━━ Record set

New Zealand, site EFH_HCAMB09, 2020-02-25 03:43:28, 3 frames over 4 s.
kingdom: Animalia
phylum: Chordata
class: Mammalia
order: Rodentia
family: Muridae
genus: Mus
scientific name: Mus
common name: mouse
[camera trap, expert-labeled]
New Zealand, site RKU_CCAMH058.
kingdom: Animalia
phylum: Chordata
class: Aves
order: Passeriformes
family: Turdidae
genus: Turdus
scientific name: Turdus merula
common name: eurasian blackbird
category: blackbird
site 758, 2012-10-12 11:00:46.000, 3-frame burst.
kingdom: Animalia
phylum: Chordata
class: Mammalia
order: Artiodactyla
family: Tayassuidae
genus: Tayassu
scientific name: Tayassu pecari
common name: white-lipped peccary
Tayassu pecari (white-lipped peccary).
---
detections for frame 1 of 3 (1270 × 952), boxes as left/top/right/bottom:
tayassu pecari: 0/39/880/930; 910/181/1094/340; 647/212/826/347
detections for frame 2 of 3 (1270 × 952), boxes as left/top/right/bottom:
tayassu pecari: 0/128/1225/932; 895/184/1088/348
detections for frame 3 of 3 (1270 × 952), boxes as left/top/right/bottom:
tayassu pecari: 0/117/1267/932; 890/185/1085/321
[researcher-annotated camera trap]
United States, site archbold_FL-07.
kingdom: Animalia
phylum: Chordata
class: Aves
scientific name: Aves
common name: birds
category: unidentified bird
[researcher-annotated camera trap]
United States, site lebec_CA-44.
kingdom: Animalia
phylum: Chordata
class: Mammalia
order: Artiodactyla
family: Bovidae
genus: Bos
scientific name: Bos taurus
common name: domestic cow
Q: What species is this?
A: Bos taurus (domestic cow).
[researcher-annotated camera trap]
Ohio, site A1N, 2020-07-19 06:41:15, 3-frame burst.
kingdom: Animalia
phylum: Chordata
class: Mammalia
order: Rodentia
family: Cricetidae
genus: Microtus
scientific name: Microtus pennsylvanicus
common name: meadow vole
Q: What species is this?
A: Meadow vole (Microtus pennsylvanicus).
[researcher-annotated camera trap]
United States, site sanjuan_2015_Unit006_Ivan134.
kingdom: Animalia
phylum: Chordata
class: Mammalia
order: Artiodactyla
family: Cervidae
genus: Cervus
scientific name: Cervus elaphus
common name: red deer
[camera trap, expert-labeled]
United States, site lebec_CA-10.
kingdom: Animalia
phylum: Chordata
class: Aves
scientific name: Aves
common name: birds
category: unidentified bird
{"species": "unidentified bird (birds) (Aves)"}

━━━━

= Work item =
Starting with the line that contains "genus: Cervus", write out each line through the end of the listing, exactly as it appears, and include nothing else.

= Result for this task =
genus: Cervus
scientific name: Cervus elaphus
common name: red deer
[camera trap, expert-labeled]
United States, site lebec_CA-10.
kingdom: Animalia
phylum: Chordata
class: Aves
scientific name: Aves
common name: birds
category: unidentified bird
{"species": "unidentified bird (birds) (Aves)"}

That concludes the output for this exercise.